Dataset entries:
____

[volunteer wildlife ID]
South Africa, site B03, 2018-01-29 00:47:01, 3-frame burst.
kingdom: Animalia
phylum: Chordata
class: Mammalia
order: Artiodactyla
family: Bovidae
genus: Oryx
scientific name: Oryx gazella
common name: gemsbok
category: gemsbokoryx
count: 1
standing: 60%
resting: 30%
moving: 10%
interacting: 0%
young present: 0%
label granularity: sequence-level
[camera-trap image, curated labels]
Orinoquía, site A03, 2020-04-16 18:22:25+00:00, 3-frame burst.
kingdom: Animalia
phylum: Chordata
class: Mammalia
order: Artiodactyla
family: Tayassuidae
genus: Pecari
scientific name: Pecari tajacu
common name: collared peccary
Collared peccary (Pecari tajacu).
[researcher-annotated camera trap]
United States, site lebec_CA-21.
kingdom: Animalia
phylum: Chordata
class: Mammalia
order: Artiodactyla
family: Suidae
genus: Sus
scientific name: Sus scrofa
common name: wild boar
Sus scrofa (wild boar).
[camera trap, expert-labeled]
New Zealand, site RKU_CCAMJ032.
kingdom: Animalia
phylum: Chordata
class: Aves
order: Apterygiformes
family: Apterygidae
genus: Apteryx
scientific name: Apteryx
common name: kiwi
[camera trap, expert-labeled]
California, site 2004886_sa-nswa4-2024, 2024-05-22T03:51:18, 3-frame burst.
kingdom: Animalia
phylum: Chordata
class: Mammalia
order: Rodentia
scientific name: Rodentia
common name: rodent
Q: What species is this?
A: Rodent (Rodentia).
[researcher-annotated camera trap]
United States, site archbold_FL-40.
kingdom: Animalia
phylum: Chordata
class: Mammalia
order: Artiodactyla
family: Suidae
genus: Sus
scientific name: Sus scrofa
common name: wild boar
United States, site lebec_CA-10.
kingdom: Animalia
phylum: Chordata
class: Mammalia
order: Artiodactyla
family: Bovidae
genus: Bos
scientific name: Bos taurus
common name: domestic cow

____

## [Activity]
What lines hold the string "site"? Pick them out of the data.

## [Written response]
South Africa, site B03, 2018-01-29 00:47:01, 3-frame burst.
Orinoquía, site A03, 2020-04-16 18:22:25+00:00, 3-frame burst.
United States, site lebec_CA-21.
New Zealand, site RKU_CCAMJ032.
California, site 2004886_sa-nswa4-2024, 2024-05-22T03:51:18, 3-frame burst.
United States, site archbold_FL-40.
United States, site lebec_CA-10.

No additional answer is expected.